Text for analysis >>
Yoder’s chief arguments: 

  • Approximately 60 elections have occurred in the last 40 years, meaning everyone should be required to hold an election.
  • Of the seven teachers he spoke to recently, none claimed to know their rights.
  • Other groups should be able to have access to teachers.

He characterized teachers as being confused on what their rights were as well as being without a voice.

 

Sen. Karen Tallian (D-Portage), exposed many of the problems with SB 538, as well as its clear union-busting bent. Sen. Tallian’s comments centered upon the unnecessary costs, inappropriate expansion of IEERB powers and the failure to demonstrate any real need for it and its likely potential for making things “a big mess.”

 

After Sen. Yoder presented the bill, Chairman Phil Boots (R-Crawfordsville) asked IEERB representative Sarah Cudahy to provide the committee with additional information regarding the role and history of IEERB. Most notably, Sarah indicated that IEERB was created in 1973 to help foster harmony between school employers and its employees. She added that IEERB is currently a four-person agency and acknowledged the capacity issues associated with this bill:

  • The elections this bill calls for could not be conducted during the bargaining season.
  • There is no practical way for IEERB to schedule and conduct 300 elections within this biennium.
  • There would be taxpayer costs associated with this bill that require the schedule of elections to go into the next biennium.

The following people testified in favored of Yoder’s bill:

  1. Caitlin Gamble, policy director, Hoosiers for Quality Education (lobbying arm for the Institute for Quality Education, founded by Fred Klipsch in 2014; Dr. Tony Bennett serves as its senior policy advisor).  Gamble added that a room full of teachers also told her that they did not know what their rights were.
  2. Caryl Auslander, Indiana Chamber of Commerce.

Records >>
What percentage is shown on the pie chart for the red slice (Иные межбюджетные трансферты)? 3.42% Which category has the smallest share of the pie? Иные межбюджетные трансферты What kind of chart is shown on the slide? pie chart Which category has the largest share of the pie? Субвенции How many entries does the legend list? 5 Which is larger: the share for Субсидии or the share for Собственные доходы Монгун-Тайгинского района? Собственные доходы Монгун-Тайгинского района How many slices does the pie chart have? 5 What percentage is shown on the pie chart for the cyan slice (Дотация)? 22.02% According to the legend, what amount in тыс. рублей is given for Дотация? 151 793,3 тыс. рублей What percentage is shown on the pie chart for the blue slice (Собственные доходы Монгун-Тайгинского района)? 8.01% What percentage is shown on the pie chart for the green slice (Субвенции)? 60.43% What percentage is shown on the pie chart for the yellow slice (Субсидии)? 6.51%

...

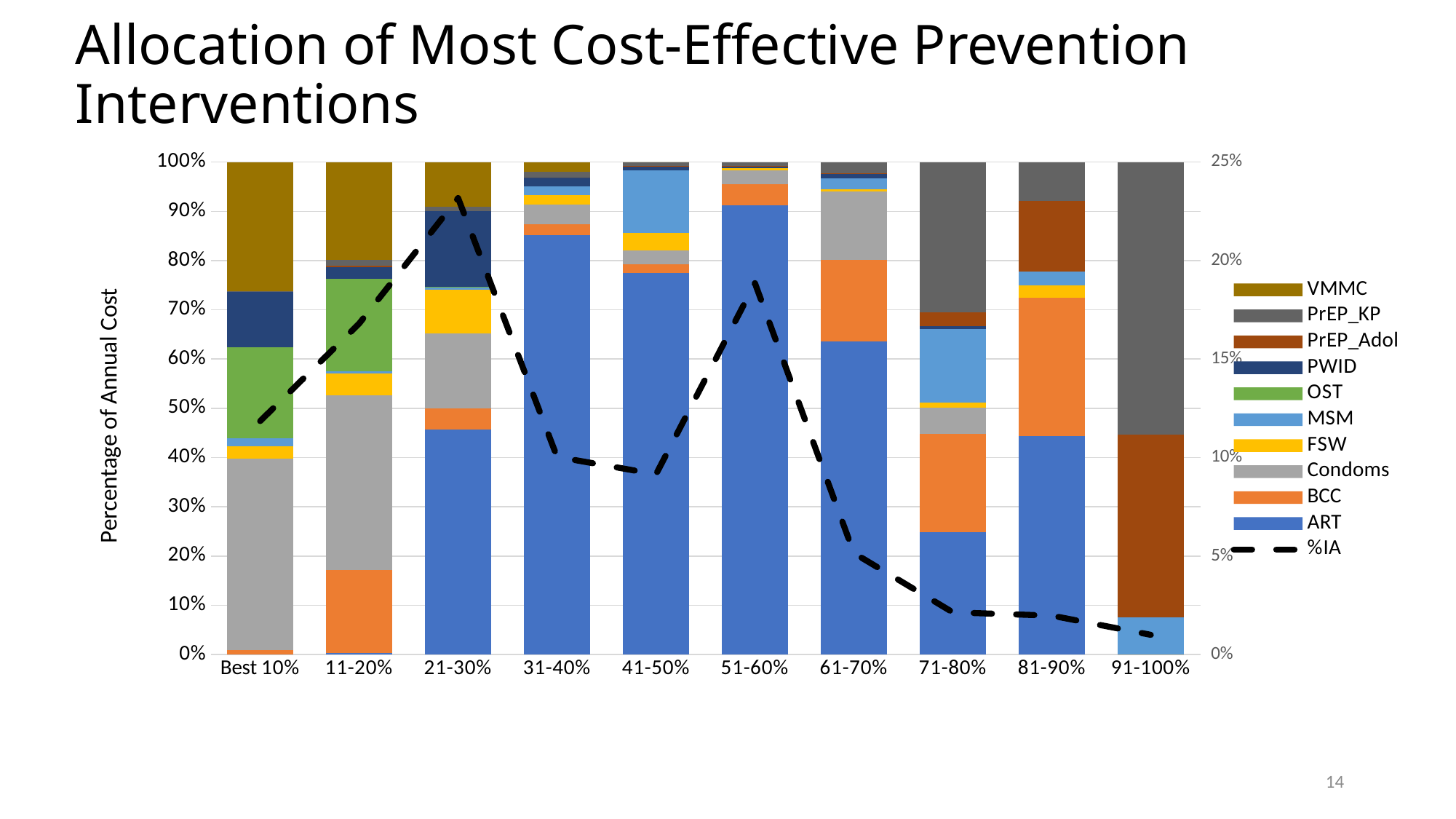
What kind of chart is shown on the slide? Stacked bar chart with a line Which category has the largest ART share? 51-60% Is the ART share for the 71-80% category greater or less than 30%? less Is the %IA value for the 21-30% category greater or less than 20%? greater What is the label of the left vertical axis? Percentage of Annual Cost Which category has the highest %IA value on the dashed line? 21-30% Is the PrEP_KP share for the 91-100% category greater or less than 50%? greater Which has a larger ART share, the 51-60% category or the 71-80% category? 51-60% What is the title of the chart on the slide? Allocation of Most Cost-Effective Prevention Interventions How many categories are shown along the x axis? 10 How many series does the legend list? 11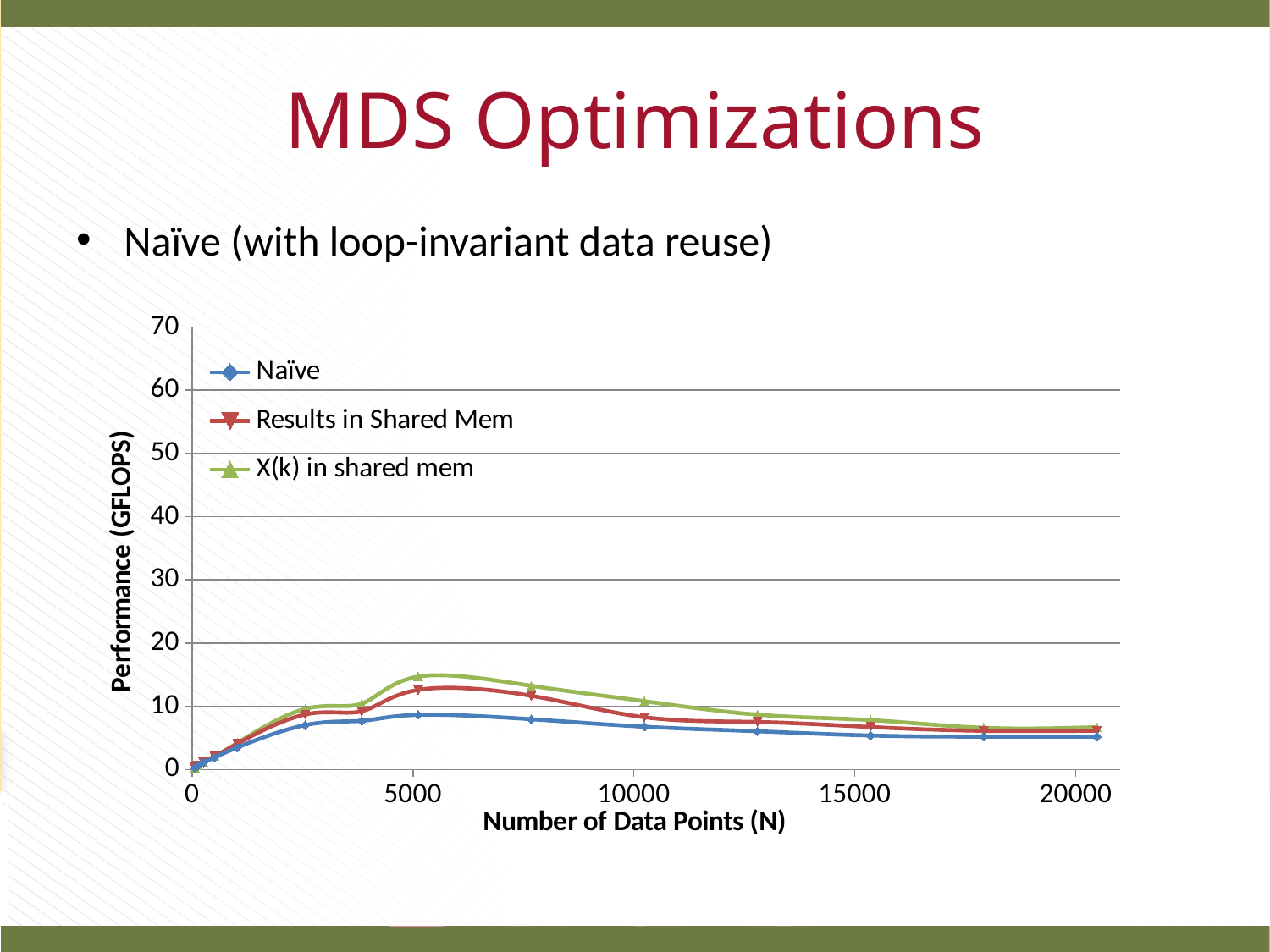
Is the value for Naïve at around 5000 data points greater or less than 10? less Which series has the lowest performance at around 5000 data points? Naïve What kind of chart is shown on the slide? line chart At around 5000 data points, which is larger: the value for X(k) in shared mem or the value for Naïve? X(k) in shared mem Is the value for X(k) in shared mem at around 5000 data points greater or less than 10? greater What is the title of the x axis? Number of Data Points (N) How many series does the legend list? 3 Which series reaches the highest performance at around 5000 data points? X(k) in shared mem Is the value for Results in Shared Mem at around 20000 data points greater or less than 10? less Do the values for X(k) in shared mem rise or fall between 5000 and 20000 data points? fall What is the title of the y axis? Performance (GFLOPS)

---

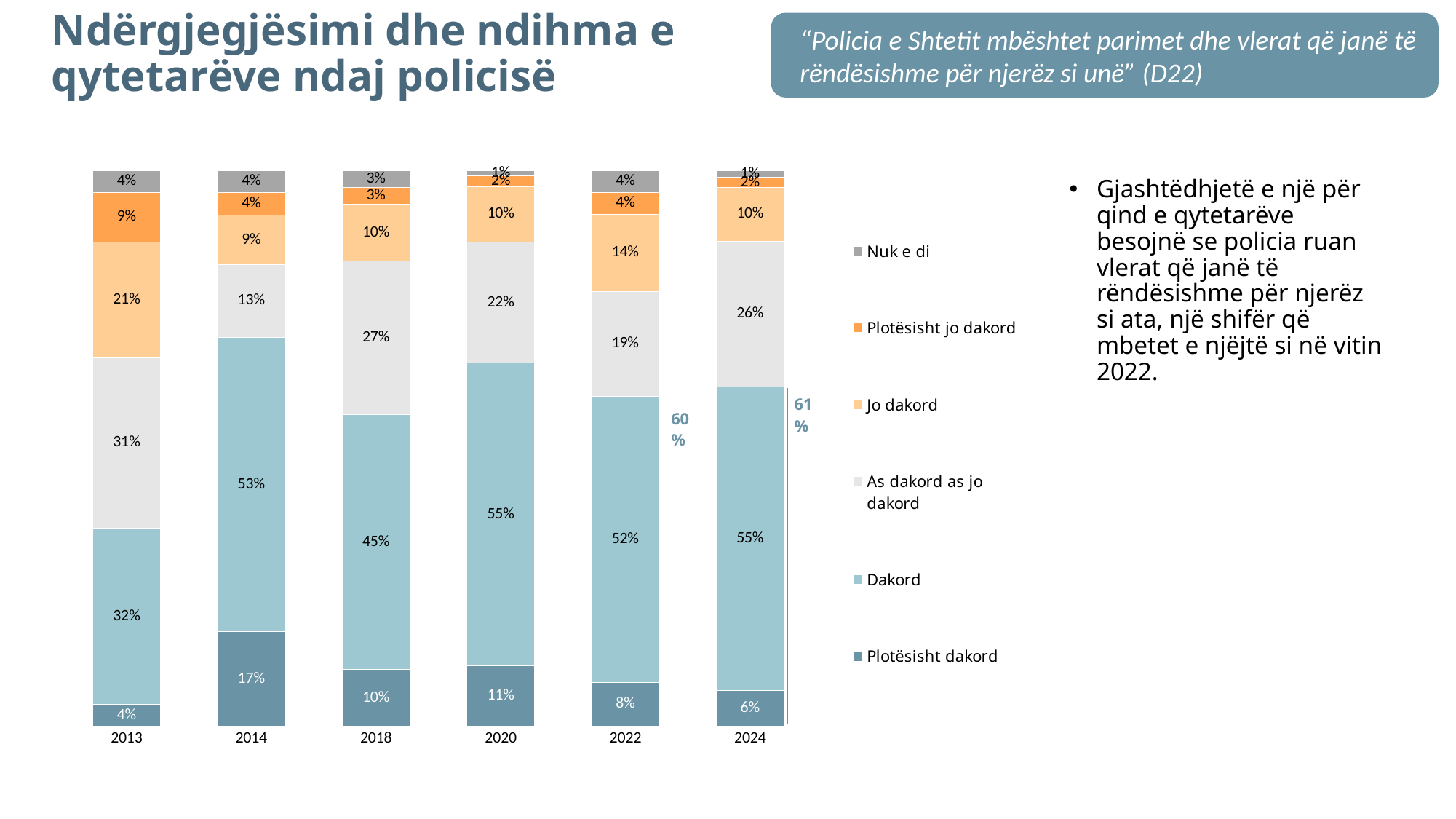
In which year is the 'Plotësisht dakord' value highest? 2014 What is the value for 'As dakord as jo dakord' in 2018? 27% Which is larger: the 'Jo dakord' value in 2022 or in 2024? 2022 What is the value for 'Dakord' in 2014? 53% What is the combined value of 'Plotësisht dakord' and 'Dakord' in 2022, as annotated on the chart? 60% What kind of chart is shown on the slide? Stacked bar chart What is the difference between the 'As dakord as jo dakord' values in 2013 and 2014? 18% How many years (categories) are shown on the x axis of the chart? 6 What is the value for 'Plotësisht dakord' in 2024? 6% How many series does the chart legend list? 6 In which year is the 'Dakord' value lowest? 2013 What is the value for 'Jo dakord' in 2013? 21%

What to do >>
A: According to the text on the Senate Bill 538 hearing, in what year was IEERB created?
B: Reproduce the stretch of the text on the Senate Bill 538 hearing from "Sen. Karen Tallian" through "the bargaining season.".
C: Go on with the account of the Senate Bill 538 committee hearing from the point where it stops.

Exercise results >>
A: 1973

B:
Sen. Karen Tallian (D-Portage), exposed many of the problems with SB 538, as well as its clear union-busting bent. Sen. Tallian’s comments centered upon the unnecessary costs, inappropriate expansion of IEERB powers and the failure to demonstrate any real need for it and its likely potential for making things “a big mess.”

 

After Sen. Yoder presented the bill, Chairman Phil Boots (R-Crawfordsville) asked IEERB representative Sarah Cudahy to provide the committee with additional information regarding the role and history of IEERB. Most notably, Sarah indicated that IEERB was created in 1973 to help foster harmony between school employers and its employees. She added that IEERB is currently a four-person agency and acknowledged the capacity issues associated with this bill:

  • The elections this bill calls for could not be conducted during the bargaining season.

C:
  3. Ed Roberts, Indiana Manufacturers Association. Roberts’ testimony focused on equal access to bulletin boards.

ISTA testified during the hearing:

  • The bill is unnecessary, disruptive, divisive, costly and administratively biased. In addition, we noted that it will be considered a field day for lawyers around the state who would take advantage of this bill.
  • At a time when all kinds of changes have been foisted on teachers and public schools to inject this kind of unnecessary disruption serves no one—least of all the children.
  • Pointed out that part of the reason there are few exclusive representative challenges because teachers are satisfied with the representative they are getting. These matters are well-settled, and when they are not, challenges will occur.
  • Noted the irony of this top-down, state-driven set of rules, during the time a 500-page deregulation bill was being considered.
  • Eric Hylton, ISTA attorney, provided expert commentary on how things work in the real world versus misstatements made by some of the proponents of the bill. 

Chairman Boots directed that amendments be offered to address some of the concerns as he voiced his own concern over the potential cost for these elections. The bill is likely to be scheduled for a committee vote next Wednesday.